I'm training a textual sentiment classification model with multiple output layers in Keras's Functional API(using a TensorFlow backend). The model takes as input a Numpy array of hashed values produced by the Keras Preprocessing API's hashing_trick() function, and uses a list of Numpy arrays of binary one-hot labels as its targets, as per Keras specifications for training a model with multiple outputs(see fit()'s documentation here: https://keras.io/models/model/).
Here's the model, sans most of the preprocessing steps:
textual_features = hashing_utility(filtered_words) # Numpy array of hashed values(training data)
label_list = [] # Will eventually contain a list of Numpy arrays of binary one-hot labels
for index in range(one_hot_labels.shape[0]):
label_list.append(one_hot_labels[index])
weighted_loss_value = (1/(len(filtered_words))) # Equal weight on each of the output layers' losses
weighted_loss_values = []
for index in range (one_hot_labels.shape[0]):
weighted_loss_values.append(weighted_loss_value)
text_input = Input(shape = (1,))
intermediate_layer = Dense(64, activation = 'relu')(text_input)
hidden_bottleneck_layer = Dense(32, activation = 'relu')(intermediate_layer)

What needs to be done: Copy the whole Keras multi-output model post word for word.

Rows from a collection:

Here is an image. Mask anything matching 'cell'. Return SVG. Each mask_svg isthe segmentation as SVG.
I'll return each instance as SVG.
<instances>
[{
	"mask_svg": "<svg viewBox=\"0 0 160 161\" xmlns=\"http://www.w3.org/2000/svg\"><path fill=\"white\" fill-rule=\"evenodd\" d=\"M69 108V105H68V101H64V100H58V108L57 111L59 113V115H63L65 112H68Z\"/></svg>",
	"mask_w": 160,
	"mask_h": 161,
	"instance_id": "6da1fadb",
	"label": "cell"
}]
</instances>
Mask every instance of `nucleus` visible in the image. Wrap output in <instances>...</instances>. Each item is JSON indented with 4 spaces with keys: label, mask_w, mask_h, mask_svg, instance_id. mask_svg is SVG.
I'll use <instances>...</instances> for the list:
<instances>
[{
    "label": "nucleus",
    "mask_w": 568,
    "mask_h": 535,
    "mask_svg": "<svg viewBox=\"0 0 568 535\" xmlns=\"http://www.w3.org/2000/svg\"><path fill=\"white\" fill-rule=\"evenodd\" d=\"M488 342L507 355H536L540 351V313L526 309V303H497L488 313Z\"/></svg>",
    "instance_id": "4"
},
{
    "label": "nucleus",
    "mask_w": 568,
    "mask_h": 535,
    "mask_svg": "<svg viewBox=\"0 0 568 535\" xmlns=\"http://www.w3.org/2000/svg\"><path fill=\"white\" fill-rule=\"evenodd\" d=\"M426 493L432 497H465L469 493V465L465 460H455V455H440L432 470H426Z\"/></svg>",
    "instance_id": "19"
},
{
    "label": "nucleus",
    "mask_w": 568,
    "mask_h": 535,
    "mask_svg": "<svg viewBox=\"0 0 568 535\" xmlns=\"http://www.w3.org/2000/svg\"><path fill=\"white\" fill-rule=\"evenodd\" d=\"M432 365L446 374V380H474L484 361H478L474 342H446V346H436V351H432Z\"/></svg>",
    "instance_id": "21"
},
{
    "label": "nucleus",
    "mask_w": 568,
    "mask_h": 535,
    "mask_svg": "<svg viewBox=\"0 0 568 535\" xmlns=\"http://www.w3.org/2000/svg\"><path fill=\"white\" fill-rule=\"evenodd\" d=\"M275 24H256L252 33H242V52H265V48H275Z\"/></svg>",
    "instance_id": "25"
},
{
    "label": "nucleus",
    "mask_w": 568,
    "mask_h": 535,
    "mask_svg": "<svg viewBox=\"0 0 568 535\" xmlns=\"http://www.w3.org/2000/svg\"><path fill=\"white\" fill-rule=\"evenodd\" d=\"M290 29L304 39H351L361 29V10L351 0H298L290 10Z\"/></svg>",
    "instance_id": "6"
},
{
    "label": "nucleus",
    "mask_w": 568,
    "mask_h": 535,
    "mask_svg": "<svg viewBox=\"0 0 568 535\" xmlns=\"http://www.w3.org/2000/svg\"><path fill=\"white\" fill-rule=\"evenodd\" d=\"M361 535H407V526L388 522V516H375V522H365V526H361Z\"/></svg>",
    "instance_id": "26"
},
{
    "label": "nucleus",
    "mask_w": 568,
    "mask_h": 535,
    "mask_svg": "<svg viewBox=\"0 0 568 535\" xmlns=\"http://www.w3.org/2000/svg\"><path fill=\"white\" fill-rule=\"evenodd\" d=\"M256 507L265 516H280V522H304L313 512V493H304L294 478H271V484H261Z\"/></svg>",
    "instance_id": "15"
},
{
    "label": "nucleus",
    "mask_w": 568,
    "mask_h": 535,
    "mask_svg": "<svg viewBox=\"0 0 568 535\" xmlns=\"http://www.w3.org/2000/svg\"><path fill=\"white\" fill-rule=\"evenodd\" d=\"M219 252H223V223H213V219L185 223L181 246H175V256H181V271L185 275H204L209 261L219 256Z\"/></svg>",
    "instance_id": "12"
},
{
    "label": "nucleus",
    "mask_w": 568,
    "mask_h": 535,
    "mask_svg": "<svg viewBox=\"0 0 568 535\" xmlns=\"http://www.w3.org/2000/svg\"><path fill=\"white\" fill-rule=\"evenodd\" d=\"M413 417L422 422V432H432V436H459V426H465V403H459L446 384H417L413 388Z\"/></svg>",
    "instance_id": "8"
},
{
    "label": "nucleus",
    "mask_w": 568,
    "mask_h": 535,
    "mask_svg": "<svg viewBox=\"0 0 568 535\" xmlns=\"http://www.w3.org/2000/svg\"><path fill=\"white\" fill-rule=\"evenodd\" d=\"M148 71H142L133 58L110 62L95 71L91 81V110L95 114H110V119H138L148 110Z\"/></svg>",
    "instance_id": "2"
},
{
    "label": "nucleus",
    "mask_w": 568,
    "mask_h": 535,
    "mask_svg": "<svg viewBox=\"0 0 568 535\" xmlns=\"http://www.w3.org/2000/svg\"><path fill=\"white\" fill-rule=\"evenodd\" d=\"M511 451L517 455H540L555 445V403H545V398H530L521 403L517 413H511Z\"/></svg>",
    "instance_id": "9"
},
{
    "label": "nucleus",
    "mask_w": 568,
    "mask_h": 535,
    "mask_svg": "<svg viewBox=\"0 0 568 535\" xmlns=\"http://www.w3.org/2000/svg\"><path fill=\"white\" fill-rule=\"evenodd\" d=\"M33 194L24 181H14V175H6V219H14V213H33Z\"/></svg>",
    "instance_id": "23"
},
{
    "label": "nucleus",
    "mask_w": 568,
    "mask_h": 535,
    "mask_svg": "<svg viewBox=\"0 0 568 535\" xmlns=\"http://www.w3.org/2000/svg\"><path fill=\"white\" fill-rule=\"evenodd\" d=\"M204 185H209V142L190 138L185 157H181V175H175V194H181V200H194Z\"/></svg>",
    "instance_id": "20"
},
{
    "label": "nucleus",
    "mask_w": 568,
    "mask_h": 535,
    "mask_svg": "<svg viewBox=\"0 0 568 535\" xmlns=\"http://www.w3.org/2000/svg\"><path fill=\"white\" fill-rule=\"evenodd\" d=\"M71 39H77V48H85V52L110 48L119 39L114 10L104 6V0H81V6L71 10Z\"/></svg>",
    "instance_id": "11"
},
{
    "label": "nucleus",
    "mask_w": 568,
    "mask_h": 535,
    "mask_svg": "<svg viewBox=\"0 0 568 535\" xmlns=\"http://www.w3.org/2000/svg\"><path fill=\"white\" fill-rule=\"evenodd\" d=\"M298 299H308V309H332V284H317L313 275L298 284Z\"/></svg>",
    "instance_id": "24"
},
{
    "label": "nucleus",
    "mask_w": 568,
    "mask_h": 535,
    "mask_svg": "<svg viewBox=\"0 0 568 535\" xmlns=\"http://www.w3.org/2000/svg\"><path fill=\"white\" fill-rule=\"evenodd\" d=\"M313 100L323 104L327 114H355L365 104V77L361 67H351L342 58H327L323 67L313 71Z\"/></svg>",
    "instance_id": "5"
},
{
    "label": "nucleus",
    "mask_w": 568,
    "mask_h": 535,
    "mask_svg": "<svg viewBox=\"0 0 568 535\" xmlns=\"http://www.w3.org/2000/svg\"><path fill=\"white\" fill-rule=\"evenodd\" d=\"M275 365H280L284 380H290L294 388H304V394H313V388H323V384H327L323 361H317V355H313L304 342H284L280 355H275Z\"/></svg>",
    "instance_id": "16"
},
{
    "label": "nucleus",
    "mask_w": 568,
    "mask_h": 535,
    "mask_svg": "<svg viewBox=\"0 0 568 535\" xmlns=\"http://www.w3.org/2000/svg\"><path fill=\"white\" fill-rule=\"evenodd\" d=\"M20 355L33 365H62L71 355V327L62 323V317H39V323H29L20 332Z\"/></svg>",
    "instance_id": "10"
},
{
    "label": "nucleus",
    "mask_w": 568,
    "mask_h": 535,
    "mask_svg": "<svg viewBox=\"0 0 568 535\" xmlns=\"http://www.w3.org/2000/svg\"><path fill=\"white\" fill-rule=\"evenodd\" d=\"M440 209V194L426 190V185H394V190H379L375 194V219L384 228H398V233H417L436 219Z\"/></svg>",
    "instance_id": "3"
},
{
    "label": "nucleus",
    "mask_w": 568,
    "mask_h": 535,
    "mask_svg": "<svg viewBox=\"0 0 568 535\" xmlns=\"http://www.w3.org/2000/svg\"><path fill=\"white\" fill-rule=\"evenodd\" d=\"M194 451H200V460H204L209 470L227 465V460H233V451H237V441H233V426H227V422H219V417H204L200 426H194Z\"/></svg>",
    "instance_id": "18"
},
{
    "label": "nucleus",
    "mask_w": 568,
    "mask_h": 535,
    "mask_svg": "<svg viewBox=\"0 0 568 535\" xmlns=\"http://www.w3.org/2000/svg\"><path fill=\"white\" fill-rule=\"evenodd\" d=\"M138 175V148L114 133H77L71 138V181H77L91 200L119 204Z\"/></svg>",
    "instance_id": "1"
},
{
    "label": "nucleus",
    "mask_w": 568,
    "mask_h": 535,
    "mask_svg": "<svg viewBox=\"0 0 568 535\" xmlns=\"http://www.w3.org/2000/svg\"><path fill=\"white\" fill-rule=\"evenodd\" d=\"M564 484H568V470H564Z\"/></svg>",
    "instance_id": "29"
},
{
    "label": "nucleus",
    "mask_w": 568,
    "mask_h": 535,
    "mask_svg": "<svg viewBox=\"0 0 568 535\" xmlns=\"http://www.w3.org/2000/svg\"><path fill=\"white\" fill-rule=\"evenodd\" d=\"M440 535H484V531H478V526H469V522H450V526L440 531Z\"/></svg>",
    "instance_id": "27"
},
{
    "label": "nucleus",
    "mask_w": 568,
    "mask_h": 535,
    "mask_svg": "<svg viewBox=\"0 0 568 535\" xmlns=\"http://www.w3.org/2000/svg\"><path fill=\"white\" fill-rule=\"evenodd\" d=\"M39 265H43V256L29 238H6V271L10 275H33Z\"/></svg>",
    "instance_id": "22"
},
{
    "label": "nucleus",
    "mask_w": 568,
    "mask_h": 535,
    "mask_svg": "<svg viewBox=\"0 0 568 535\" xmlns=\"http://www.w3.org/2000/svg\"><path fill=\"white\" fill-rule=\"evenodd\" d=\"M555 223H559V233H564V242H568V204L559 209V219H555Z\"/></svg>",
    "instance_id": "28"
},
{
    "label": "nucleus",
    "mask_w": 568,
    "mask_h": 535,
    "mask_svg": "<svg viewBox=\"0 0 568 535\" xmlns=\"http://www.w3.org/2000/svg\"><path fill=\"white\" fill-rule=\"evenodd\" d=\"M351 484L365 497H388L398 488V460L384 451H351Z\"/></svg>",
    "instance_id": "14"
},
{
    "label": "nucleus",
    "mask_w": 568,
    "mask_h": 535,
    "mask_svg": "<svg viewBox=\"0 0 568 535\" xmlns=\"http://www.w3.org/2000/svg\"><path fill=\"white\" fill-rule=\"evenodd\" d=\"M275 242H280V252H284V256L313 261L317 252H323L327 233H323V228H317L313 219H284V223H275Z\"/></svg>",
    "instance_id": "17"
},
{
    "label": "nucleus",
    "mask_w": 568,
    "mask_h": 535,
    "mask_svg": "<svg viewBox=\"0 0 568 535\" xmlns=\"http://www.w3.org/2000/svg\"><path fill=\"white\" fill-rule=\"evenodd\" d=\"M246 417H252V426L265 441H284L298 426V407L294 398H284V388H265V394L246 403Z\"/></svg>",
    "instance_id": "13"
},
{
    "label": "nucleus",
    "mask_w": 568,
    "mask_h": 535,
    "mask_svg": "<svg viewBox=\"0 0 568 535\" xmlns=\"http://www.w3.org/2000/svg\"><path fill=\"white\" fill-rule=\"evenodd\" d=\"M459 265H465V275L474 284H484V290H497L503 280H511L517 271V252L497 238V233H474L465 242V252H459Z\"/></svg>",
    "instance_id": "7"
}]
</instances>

Written reply:
I'm training a textual sentiment classification model with multiple output layers in Keras's Functional API(using a TensorFlow backend). The model takes as input a Numpy array of hashed values produced by the Keras Preprocessing API's hashing_trick() function, and uses a list of Numpy arrays of binary one-hot labels as its targets, as per Keras specifications for training a model with multiple outputs(see fit()'s documentation here: https://keras.io/models/model/).
Here's the model, sans most of the preprocessing steps:
textual_features = hashing_utility(filtered_words) # Numpy array of hashed values(training data)
label_list = [] # Will eventually contain a list of Numpy arrays of binary one-hot labels
for index in range(one_hot_labels.shape[0]):
label_list.append(one_hot_labels[index])
weighted_loss_value = (1/(len(filtered_words))) # Equal weight on each of the output layers' losses
weighted_loss_values = []
for index in range (one_hot_labels.shape[0]):
weighted_loss_values.append(weighted_loss_value)
text_input = Input(shape = (1,))
intermediate_layer = Dense(64, activation = 'relu')(text_input)
hidden_bottleneck_layer = Dense(32, activation = 'relu')(intermediate_layer)